Historically the average annual yield received by investors has been 6-9% depending on the loan market.
Investor returns shows TWR-method calculated profit index to all Fellow Finance –service investments combined. Investment value is defined as open loan capital decreased by credit loss reservation. Credit loss reservation is calculated daily based on payment delays, realization value and risk class. During the period 7/2014 - 11/2016 the credit risk reservation is an estimate because of the change done to the calculations. Historical profit is not a guarantee for future profits. Comparison index in the graph does not include dividends.
Consumer and business loans have offered a high annual return for investors, historically the annual return has been around 6-9%. Additionally investing in loans offers you an access to a new asset class. The return on loans does not correlate significantly with the stock or bond markets indicating that loans are a good addition to managing your portfolio.
The return is interest on lent capital. The interest rate of a loan is determined in an auction between investors. Interest rates generally vary between 5-20% depending on a market and credit rating of a borrower. The level of interest rate offers competitive loans for borrowers and an attractive return opportunities for investors and thus creates value for both parties.
In certain peer-to-peer loans the credit risk is limited by selling non-performing loans to collection agencies. Further, a voluntary payment protection insurance is offered for Finnish consumers. In business loans, the credit risk is reduced by an entrepreneur's personal guarantee and also often a collateral such as real estate or enterprise mortgage.
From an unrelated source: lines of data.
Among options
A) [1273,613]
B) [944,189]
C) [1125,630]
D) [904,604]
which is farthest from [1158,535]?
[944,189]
Our marketplace combines those who want to save their spare money for those who need temporary funding. Both a borrower and a lender decide the terms on which they are willing to lend and borrow. You can invest in consumer loans of five countries as well as short-term and long-term business loans of three countries.
Fellow Finance is the leading marketplace lending platform in Northern Europe. We have intermediated through our marketplace for over half billion euros of loans and the platform has been used by over 850 000 borrowers and over 16 000 investors. Did you know that more than 70% of peer-to-peer applications are rejected because of rigorous credit policy?
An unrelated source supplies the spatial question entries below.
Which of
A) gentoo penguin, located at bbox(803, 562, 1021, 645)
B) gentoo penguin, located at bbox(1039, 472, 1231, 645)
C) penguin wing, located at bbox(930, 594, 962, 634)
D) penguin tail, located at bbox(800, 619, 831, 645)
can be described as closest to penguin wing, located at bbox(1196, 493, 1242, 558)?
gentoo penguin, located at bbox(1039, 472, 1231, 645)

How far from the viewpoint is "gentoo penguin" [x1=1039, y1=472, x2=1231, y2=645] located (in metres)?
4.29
Read more on statisticsAre you considering a new alternative investment asset class to diversify your total investment portfolio or are you just starting your journey as an investor. Whether you are looking for a saving instrument or managing a bigger portfolio, Fellow Finance enables you to invest in an asset class earlier unavailable. We have made the investing in consumer loans and business loans easy. We have used over 15 years of our experience in credit risk management and loan investment to build the most advanced marketplace lending platform in Europe. Since our establishment in 2013, we have grown to become the leader in Northern Europe in our field. We are offering now an unique possibility for everybody to invest directly in loans free of charge with limited credit risk.
By investing in loans, you will have an access to an investment product that has previously been exclusively available for banks. According to the bank earning logic, a bank collects money from depositors at a low deposit rate to lend the same money to borrowers at a higher interest rate. Our platform removes the bank between a saver and a borrower and the saver himself chooses whom and on what terms he wants to lend his spare money. Thus, the saver gets the entire interest from his money without brokerage fees earlier taken by the bank. Why lend money at a low interest rate to a bank if you can now lend it directly at a higher interest rate and no costs?
Fellow Finance finds and identifies borrowers and assesses their loan applications. Approved application requires that a borrower does not have any earlier payment defaults and the borrower needs to have sufficient monthly disposable income to repay the loan. You choose whom you are willing to lend and on which terms. Our machine learning based credit scoring model has a proven track record that can be observed on our statistics page.
You can easily diversify investment portfolio in hundreds of loans to reduce credit risk significantly and making it possible to get steady returns with low volatility. You can diversify your loan portfolio geographically in peer to peer loans of five countries and business loans of three countries. Investing your total capital to at least 100 different loans decreases credit risk. A maximum 1% of the total capital should be invested in one loan within a single loan market. Investing in peer to peer and business loans enables you to diversify your overall investments in to a totally new asset class that does not correlate much with traditional asset classes such as stocks and bonds.